For younger investors, Social Security appears to be on shaky ground.
At the current rate, the program will have to start offering reduced payments in 2034. While politicians are unlikely to let the program die when you retire, experts say it may make sense to start thinking about Social Security benefits. as a small part of your retirement.
“My mindset is to start thinking of it as a little supplemental income in retirement,” says Nick Foulks, director of customer engagement and communication strategy at Great Waters Financial.
Still, when you’re planning a certain lifestyle in retirement, it would be nice to know what that income would look like. Here’s how Social Security payments are calculated and how you can find out what yours could be, even if you’re years away from retirement.
Check now the status of your Social Security benefits
Social Security benefits are designed to replace approximately 40% of your earnings, calculated by taking your average monthly earnings during your 35 most lucrative working years and adjusting for inflation.
The amount you receive fluctuates depending on when you claim your benefits. For those born in 1960 or later, the full retirement age is currently 67. You can elect to receive benefits starting at age 62, but retiring early could result in up to a 30% reduction in your benefit amount.
If you delay retirement beyond your full retirement age, you will receive an 8% annual increase in your payment until your benefit reaches a maximum of 70.
Depending on your financial situation, it may make sense to take Social Security sooner or later. But no matter when you retire, it’s critical to make sure you’re getting the maximum benefit you qualify for. And that means making sure the Social Security Administration has your numbers right now.

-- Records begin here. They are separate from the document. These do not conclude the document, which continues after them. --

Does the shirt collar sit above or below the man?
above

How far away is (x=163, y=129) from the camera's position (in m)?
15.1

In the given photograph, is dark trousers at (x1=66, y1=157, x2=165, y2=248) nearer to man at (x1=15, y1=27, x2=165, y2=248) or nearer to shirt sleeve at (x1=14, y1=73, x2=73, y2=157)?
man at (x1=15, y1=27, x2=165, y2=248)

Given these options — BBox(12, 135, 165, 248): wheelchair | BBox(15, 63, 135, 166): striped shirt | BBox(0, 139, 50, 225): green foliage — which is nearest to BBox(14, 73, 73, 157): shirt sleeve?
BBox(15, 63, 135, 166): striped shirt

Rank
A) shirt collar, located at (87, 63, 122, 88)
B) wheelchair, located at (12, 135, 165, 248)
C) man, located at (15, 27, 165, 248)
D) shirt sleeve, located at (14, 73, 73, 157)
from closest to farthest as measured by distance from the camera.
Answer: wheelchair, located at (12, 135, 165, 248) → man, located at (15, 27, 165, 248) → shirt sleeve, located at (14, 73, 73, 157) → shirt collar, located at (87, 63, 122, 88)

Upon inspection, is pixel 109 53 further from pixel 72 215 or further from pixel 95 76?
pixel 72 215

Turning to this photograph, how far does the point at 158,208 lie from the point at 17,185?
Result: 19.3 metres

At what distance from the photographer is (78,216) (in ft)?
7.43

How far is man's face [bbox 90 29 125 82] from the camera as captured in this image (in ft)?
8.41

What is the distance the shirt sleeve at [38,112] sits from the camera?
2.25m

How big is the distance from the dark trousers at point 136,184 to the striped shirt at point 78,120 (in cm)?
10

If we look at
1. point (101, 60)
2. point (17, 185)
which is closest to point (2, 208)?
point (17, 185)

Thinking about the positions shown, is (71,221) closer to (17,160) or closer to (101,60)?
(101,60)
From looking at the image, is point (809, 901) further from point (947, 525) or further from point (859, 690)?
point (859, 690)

“Make sure you count all your years,” says Foulks. “Every year, I check my earnings record to make sure they’re counting my earnings properly.”
The earnings listed for a given year must match your total income before taxes. Errors could arise if you changed jobs or started work in the middle of the year, says Foulks.
To verify your information, create an account on the Social Security Administration website (you’ll have to jump through a few hoops to verify your identity) and download your Social Security Statement. This document will state what you have earned each year so far, as well as what your current benefit would be, if you claimed between the ages of 62 and 70.
Staying on top of your annual earnings now can save you a lot of headaches down the road. If you find a discrepancy, you will need to file a formal request for a correction with SSA, which will require you to provide documents showing that your income is correct.
In other words, stay on top of this now, or you might have to dig up 20-year-old W-2s at some point.
Plus, by checking your Social Security status now, you’ll have a better idea of what you’ll need to save to fund the lifestyle you want to live in retirement.
“That can be a guiding light right there,” says Foulks. “You may not know all the pieces of the puzzle, but at least you’re getting a rough outline of that one.”